The D.C. cases with a SLAPP motion at play have attracted repeat players from firms with First Amendment practices. Baker & Hostetler and Davis Wright Tremaine have each been involved in several cases, either as defense counsel or on an amicus brief. Holland & Knight and D.C.-based Levine Sullivan Koch & Schulz have also jumped into the fray.

SLAPP motions filed to date have had mixed results. Judges granted SLAPP motions in defamation lawsuits against Fox Television Stations Inc. in Superior Court and against Esquire magazine in federal court; the Esquire decision is on appeal to the D.C. Circuit. Two lawsuits were voluntarily dismissed while a SLAPP motion was pending, including Washington Redskins owner Dan Snyder’s libel lawsuit against Washington City Paper.

SLAPP motions were filed in a handful of cases not involving media groups. In Superior Court, a man sued his child’s school and a school psychologist over the psychologist’s alleged affair with his wife; the psychologist filed a counterclaim for defamation, which the plaintiff fought with a SLAPP motion. The trial judge denied the SLAPP motion, and the D.C. Court of Appeals dismissed an appeal of that decision, finding, among other things, that the anti-SLAPP law didn’t provide for immediate review.

Whether the denial of a SLAPP motion can be appealed right away is one of four main issues in the Sherrod case. The D.C. Court of Appeals’ ruling isn’t binding on the D.C. Circuit, but Kevin Goldberg, a First Amendment attorney at Arlington, Va.’s Fletcher, Heald & Hildreth, said it could prove important. The D.C. Circuit is "going to look for other influences to the extent that a federal court is going to look at how a state law is applied," he said, adding that if the court found no immediate review, it would "gut" the law.

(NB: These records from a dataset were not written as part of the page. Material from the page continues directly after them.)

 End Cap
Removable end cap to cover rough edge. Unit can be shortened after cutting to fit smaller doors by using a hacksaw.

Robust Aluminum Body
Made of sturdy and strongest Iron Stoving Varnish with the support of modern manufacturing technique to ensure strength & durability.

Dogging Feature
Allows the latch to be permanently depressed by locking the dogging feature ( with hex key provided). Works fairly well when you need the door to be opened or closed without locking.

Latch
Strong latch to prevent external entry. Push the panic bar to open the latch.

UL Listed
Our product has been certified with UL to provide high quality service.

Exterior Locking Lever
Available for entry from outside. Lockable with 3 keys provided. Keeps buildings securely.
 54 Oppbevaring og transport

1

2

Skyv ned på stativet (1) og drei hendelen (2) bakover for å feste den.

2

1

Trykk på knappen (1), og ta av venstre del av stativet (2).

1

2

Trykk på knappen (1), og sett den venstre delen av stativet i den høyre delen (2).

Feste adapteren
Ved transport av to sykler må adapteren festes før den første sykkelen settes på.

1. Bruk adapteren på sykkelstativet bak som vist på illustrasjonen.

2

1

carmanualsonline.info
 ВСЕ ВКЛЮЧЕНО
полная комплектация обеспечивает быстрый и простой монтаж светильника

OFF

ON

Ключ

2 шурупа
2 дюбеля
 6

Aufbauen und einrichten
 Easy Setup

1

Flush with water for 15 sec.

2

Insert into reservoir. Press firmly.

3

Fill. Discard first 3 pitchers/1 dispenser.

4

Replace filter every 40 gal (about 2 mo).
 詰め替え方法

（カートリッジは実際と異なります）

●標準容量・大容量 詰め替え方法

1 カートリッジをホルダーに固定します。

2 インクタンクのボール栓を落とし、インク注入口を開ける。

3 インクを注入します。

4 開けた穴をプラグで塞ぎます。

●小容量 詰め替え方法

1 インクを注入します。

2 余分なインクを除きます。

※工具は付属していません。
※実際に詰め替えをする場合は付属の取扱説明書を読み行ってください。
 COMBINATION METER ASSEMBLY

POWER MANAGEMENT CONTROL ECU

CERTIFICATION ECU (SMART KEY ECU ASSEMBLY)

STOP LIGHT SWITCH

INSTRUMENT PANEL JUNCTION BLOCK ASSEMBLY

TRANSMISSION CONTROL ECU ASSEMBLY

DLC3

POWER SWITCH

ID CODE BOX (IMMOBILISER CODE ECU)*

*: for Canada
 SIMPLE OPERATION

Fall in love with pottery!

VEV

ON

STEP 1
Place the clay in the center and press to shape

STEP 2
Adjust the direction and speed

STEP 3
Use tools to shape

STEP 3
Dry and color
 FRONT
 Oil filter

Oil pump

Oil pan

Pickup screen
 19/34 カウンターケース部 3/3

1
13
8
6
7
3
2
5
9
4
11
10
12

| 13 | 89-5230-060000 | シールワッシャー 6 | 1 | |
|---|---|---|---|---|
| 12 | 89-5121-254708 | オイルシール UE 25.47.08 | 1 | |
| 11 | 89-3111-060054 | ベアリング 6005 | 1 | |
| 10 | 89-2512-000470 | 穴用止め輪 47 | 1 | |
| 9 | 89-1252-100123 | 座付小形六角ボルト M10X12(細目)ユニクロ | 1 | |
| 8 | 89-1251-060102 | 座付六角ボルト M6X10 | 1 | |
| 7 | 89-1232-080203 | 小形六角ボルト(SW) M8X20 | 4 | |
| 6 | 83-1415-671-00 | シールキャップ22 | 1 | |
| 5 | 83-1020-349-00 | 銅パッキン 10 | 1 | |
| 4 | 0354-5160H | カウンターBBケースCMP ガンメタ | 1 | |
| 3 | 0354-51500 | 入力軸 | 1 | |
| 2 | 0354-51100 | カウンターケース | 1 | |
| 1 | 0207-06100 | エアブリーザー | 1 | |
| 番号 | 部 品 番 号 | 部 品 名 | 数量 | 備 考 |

The D.C. Circuit could decide the Sherrod case on two procedural issues: first, whether the law applied retroactively — Sherrod filed her complaint several weeks before the law took effect — and second, whether the defendants’ SLAPP motion was filed in time.

The final issue, whether the law applies in federal court, is the main attraction. In briefs, Sherrod’s lawyers said the defendants are in a "Catch-22." To win on retroactivity, they argued, the defendants have to claim the law is procedural, which would mean it conflicts with federal rules and can’t apply in federal court. On the flip side, they said, if the defendants argue the law is substantive, it can’t be retroactive.But O’Connor’s lawyers contend that they can win on all four fronts. They argued in briefs that the law doesn’t conflict with federal rules — the city attorney general’s office filed a brief supporting the law’s applicability in federal court — and that the D.C. Council intended for the law to apply to existing defendants. They pointed to First, Fifth and Ninth Circuit decisions finding that denials of SLAPP motions can be appealed right away.

Davis Wright Tremaine’s Laura Hand­man, who has represented defendants in several cases with a SLAPP motion, said there’s no way to know if the D.C. Circuit will reach the question of whether the law applies in federal court. In light of decisions from other district and circuit courts, she said she hoped the court "will be similarly persuaded."

Goldberg, who sits on the Public Participation Project’s board of directors, said that if the defendants lose — an outcome he isn’t hoping for — it could add fuel to the push for federal legislation. "That’s a short-term loss," he said. "But, by gosh, does it really move the federal anti-SLAPP law right back to the front."